Spatial question records:

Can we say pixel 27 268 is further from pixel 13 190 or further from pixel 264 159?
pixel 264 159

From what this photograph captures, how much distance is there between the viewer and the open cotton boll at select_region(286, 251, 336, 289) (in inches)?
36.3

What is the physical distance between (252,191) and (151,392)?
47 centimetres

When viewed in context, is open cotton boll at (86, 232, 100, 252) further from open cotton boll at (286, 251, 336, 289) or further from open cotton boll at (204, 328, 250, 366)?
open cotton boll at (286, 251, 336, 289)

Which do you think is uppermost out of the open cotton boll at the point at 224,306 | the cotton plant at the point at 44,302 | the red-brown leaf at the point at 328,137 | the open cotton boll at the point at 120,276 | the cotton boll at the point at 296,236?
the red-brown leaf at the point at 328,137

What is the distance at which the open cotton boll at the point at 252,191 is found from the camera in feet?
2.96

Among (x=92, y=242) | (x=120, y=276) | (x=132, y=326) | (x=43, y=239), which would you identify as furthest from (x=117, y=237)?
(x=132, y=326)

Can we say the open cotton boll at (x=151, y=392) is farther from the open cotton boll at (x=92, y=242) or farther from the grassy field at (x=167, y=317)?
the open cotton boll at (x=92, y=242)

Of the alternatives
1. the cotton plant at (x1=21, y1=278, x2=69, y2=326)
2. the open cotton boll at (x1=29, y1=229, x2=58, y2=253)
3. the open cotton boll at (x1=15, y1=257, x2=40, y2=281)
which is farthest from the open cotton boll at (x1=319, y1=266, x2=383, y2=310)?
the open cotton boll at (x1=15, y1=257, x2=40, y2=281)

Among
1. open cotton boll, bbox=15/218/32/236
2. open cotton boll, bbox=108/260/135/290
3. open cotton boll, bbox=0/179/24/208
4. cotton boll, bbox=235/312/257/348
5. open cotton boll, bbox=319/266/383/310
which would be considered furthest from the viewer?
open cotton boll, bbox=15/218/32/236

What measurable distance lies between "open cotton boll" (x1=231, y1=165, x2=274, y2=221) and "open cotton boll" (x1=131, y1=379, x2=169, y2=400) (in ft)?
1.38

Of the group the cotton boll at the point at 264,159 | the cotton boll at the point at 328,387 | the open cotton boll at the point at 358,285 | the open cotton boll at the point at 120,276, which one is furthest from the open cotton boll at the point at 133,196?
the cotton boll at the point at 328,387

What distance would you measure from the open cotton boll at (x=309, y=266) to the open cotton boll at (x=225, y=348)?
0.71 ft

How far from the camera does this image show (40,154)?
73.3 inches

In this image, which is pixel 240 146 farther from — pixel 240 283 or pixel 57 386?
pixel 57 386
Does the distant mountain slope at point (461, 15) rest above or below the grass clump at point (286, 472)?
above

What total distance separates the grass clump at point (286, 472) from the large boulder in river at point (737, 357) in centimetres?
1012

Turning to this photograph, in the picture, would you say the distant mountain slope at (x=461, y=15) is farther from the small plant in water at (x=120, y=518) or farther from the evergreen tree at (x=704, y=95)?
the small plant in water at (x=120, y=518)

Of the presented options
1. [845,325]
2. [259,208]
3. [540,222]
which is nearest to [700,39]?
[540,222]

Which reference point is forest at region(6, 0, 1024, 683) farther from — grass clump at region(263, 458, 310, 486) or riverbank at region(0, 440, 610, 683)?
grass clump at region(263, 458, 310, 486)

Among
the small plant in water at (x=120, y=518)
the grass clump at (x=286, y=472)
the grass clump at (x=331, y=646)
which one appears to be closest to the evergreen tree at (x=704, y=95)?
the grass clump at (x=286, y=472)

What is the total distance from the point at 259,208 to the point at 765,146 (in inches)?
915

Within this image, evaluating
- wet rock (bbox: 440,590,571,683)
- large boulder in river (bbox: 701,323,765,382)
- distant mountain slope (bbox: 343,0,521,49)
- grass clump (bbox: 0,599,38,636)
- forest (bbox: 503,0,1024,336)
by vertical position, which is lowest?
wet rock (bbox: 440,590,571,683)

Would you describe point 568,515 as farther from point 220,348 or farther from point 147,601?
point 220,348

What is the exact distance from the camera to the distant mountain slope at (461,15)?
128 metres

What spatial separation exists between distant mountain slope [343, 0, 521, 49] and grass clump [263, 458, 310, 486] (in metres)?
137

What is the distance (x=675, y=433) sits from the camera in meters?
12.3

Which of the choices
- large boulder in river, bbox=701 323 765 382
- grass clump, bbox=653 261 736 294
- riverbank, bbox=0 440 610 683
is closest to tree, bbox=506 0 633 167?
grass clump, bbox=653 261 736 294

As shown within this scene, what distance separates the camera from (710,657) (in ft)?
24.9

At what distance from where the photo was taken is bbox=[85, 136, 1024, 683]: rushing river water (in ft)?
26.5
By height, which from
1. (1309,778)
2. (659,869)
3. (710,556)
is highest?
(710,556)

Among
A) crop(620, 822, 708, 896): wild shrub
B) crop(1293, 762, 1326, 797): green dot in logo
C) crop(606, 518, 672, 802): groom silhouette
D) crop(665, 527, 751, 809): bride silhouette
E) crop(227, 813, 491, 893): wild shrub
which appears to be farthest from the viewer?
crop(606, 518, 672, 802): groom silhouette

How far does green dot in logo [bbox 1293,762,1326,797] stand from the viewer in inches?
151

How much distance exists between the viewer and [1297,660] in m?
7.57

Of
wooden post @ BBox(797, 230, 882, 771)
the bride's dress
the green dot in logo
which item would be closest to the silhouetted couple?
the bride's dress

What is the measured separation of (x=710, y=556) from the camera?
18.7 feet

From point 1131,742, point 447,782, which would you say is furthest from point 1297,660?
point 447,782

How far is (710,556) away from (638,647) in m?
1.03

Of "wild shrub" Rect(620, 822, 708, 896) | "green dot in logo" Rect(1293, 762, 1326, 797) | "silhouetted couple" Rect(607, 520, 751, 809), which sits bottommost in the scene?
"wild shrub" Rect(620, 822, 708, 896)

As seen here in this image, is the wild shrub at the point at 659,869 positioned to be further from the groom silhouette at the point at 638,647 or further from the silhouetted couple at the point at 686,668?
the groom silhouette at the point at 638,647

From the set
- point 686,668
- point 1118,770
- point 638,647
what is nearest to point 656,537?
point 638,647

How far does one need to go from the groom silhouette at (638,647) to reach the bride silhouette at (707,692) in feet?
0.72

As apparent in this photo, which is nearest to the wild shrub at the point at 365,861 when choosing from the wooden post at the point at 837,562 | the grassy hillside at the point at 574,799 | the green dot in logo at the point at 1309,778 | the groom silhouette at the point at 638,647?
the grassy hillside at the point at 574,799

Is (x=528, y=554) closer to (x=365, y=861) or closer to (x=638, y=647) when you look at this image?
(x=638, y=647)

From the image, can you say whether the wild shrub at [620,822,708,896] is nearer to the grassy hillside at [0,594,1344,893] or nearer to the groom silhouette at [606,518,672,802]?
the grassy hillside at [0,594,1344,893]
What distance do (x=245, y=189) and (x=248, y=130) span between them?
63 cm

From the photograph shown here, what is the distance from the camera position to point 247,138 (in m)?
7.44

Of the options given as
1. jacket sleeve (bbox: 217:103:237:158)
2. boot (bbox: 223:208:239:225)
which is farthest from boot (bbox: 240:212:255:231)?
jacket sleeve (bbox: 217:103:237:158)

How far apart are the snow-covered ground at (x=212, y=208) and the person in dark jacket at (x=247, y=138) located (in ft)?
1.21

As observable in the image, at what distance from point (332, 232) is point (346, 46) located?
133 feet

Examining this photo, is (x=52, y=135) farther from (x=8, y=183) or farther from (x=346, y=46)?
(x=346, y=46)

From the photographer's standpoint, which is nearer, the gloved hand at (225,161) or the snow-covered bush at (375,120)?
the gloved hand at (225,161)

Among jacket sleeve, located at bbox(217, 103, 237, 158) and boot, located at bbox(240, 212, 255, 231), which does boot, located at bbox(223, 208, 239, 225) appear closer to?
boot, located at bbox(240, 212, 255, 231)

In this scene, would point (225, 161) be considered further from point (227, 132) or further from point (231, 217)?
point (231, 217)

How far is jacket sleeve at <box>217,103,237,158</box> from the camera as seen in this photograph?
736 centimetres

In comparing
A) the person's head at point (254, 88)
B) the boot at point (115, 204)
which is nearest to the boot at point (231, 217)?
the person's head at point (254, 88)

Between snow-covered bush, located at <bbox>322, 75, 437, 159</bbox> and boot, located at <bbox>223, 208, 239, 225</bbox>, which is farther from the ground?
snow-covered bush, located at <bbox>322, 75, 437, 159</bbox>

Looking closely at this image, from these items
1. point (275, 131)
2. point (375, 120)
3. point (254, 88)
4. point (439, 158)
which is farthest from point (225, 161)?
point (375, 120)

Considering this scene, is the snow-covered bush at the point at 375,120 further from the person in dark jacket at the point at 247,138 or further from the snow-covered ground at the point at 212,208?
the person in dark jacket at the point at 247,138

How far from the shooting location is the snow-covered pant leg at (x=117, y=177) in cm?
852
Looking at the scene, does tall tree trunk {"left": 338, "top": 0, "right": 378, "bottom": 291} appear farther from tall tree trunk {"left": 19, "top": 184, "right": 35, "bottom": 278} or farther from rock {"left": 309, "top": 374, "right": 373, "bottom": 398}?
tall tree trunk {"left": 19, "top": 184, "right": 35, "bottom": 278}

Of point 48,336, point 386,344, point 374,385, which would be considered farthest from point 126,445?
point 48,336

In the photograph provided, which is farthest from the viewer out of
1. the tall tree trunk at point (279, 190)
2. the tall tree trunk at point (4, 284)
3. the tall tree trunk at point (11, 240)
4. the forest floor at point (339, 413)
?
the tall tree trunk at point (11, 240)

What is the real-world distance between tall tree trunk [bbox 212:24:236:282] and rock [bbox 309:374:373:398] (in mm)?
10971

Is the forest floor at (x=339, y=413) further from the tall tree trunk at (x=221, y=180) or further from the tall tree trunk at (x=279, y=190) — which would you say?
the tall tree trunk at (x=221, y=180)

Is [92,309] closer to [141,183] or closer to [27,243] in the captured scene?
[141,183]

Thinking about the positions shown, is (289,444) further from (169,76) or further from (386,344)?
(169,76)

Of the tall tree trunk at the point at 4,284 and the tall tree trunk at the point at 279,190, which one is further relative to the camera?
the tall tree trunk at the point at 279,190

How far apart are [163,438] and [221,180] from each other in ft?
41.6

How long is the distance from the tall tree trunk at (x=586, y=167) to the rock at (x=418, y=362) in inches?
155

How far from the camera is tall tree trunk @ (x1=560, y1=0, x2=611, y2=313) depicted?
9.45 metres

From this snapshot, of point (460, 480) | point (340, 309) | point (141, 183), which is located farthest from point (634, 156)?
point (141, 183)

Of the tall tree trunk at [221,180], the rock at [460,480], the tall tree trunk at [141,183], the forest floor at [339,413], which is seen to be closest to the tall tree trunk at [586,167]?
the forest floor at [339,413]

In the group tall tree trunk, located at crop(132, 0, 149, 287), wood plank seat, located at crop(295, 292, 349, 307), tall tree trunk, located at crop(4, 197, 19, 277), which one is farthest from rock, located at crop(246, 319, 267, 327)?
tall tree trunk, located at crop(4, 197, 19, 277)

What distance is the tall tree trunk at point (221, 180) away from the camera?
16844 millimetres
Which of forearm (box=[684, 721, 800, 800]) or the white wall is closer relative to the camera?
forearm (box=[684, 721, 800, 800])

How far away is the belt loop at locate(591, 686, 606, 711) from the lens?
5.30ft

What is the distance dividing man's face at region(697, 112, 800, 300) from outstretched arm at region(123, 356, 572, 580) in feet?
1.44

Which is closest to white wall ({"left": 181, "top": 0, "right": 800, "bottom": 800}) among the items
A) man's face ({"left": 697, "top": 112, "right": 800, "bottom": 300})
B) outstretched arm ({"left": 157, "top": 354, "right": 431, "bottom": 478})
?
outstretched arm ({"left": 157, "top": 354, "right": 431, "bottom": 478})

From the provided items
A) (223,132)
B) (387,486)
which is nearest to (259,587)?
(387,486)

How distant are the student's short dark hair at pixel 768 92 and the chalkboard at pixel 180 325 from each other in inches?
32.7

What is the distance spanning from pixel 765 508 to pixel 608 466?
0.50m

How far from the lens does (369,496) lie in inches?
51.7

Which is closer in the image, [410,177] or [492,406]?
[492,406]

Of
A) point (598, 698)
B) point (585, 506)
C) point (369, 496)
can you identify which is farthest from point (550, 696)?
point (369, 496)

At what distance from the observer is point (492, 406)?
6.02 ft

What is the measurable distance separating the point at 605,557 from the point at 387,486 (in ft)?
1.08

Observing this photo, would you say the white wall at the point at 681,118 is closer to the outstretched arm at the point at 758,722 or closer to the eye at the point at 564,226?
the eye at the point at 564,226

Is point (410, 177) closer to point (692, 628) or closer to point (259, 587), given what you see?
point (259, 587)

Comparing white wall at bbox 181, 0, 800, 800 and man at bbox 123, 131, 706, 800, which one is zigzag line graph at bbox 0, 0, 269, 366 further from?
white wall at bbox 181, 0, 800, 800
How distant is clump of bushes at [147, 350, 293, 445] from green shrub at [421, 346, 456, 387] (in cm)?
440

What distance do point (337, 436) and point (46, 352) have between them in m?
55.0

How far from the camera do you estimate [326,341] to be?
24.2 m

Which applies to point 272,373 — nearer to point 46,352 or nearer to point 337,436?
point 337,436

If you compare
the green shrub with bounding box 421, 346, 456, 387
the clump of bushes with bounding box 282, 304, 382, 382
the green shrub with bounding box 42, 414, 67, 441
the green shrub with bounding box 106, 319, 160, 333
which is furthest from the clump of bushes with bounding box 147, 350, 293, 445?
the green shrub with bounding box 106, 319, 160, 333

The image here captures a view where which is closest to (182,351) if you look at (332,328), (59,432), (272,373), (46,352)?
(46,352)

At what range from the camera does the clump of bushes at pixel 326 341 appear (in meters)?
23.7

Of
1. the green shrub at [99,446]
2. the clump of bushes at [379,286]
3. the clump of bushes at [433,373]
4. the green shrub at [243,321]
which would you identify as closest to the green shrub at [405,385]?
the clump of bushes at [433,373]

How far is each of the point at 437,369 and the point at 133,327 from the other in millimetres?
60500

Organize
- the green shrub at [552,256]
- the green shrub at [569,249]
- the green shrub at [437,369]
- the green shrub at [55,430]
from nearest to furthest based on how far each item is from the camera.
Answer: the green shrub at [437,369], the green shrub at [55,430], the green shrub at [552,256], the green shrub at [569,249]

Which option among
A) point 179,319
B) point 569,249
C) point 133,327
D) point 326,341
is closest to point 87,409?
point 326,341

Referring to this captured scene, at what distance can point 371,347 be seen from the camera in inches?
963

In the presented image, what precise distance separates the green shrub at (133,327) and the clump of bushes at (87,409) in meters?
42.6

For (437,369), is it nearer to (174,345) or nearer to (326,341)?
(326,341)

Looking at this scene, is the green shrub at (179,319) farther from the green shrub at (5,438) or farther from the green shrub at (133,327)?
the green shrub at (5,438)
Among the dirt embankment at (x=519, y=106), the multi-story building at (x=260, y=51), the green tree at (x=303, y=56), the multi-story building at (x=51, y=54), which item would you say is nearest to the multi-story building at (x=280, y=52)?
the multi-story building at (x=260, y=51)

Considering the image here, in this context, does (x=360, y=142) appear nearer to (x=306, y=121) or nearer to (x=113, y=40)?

# JOB:
Exactly and exclusively, repeat the lines from the line that contains "In the presented" through the end of the records, both ends included.

# RESPONSE:
In the presented image, what precise distance separates the green shrub at (133,327) and the clump of bushes at (87,409) in meters?
42.6

For (437,369), is it nearer to (174,345) or nearer to (326,341)?
(326,341)

Looking at this scene, is the green shrub at (179,319) farther from the green shrub at (5,438) or farther from the green shrub at (133,327)?
the green shrub at (5,438)
Among the dirt embankment at (x=519, y=106), the multi-story building at (x=260, y=51), the green tree at (x=303, y=56), the multi-story building at (x=51, y=54), which item would you say is nearest to the multi-story building at (x=280, y=52)?
the multi-story building at (x=260, y=51)

Considering the image here, in this context, does (x=360, y=142) appear nearer to (x=306, y=121) or nearer to (x=113, y=40)?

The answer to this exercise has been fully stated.